### DIRECTIVE A
Please report each line of the rows below that contains the word "epoch".

### SOURCE TEXT
━━━━
Fig. 1 (a) Cross-sectional TEM image of CQDL directly formed on Si substrate. (b) HRTEM image of a representative CQD. (c) FTIR results of CQDL with a thickness of 65 nm. (d) XRD patterns of graphene, dispersed CQDs and CQDL.

Explorations of thickness control over CQDL preparation are displayed in Fig. 2(a). Our findings disclose the reliability of tuning the CQDL thickness by adjusting the cycles of drop coating, where the linear regression of CQDL thickness with respect to the cycling depositions with R² of 0.998 could be observed. These characteristics displayed sound control over CQDL thickness for the optimization of photodetection capabilities. Another striking property of the CQDL synthesis correlated with consistent film crystallinity by varying the CQDL thickness, as shown in Fig. 2(b). Raman peaks located at 1425 and 1581 cm⁻¹ could be observed, corresponding to the D band and G band of the carbon structures,^21–24 respectively, whereas approximately similar intensity ratios, in terms of I_D/I_G, with a value of 0.66 were in evidence, regardless of a CQDL thickness ranging from 10 to 100 nm. These results indicated sound reliability for further engineering CQDLs in their practical employment in functional optoelectronic applications.

Fig. 2 (a) Correlation of CQDL thickness with respect to the cycles of drop coating. (b) Raman results of CQDL with variations in layer thickness.

On the basis of the microstructural, chemical and crystallographic information attained from detailed material characterizations, we attempted to provide insights into the possible mechanism for CQDL formation via in situ self-assembled deposition, where the correlated schematic illustrations are presented in the ESI.† When the drop of CQDs was in contact with Si substrates, a convex surface of the CQD suspension facing Si was formed, which brought about the faster evaporation of the water solvent at the edge of the liquid drop than in the center. This induced a radial outward convective flow from the center along with CQDs to compensate for the partial loss of water solvent due to instant evaporation at the periphery. Moreover, two types of capillary force were created by the deformation of the liquid/air interfaces facing in opposite directions, hydrostatic pressure and surface tension, that were exerted on CQDs at the boundary of the Si substrate and tended to push the self-assembly layered formation of CQDs. While residual water continued to evaporate, the balance of forces was broken, leading to a black surrounding ring formed from an aggregation of CQD clusters at the edge of the substrate surface. This phenomenon has also been observed and interpreted from another two-dimensional ordering of polystyrene sphere nanoparticles by N. Denkov et al.²⁵ Afterwards, a concave meniscus surface of the water solvent forced the CQDs to spread out toward the center of the Si surface. It should be noted that another capillary force, termed sucking capillary pressure, was taking place due to the inherently high hydrophilicity, which mediated the radial inward capillary flux that drove the movement of CQDs toward the unoccupied regions, whereas the involvement of capillary attraction captured the dispersed CQDs towards the ordered region of CQDs.^26,27 With such layered formation of CQDs and liquid level drawdown approximately toward the diameter of the CQDs, the hydrostatic pressure and surface tension force were exerted again and applied to an inward convective flow, leading to the multilayered film formation constituted by CQDs.
━━━━
### DATA SHOWN
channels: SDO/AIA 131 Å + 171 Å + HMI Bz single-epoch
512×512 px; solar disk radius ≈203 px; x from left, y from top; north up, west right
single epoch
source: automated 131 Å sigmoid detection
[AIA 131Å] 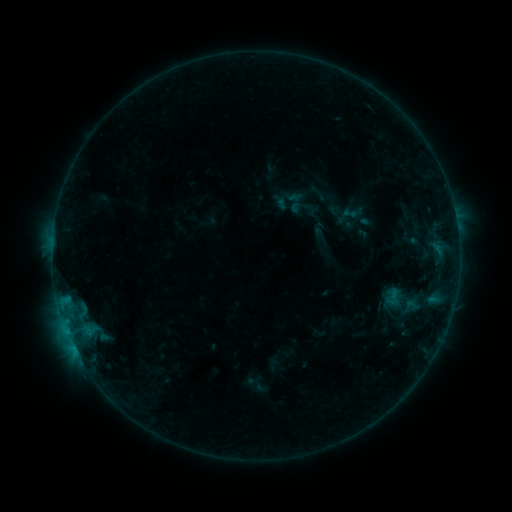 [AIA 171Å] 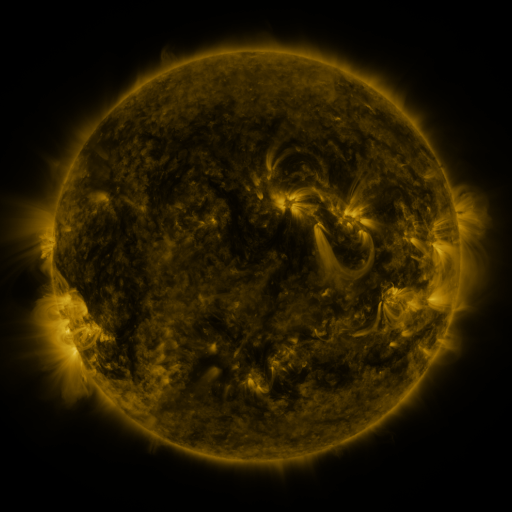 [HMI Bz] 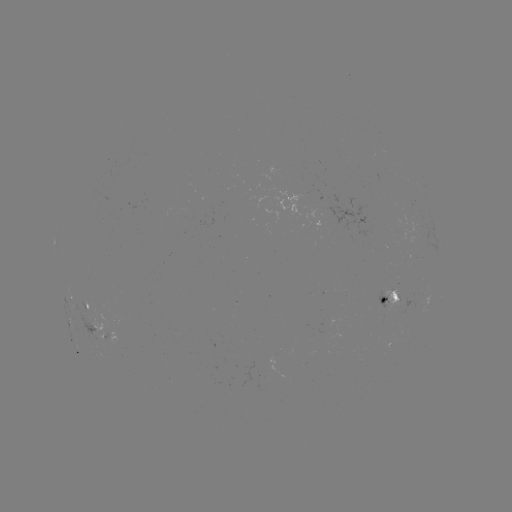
━━━━
### DIRECTIVE B
Repeat word for word the stretch of the passage on carbon quantum dot layers from "Fig. 1 (a) Cross-sectional" through "CQDs and CQDL.".

### EXERCISE RESULT A
channels: SDO/AIA 131 Å + 171 Å + HMI Bz single-epoch
single epoch

### EXERCISE RESULT B
Fig. 1 (a) Cross-sectional TEM image of CQDL directly formed on Si substrate. (b) HRTEM image of a representative CQD. (c) FTIR results of CQDL with a thickness of 65 nm. (d) XRD patterns of graphene, dispersed CQDs and CQDL.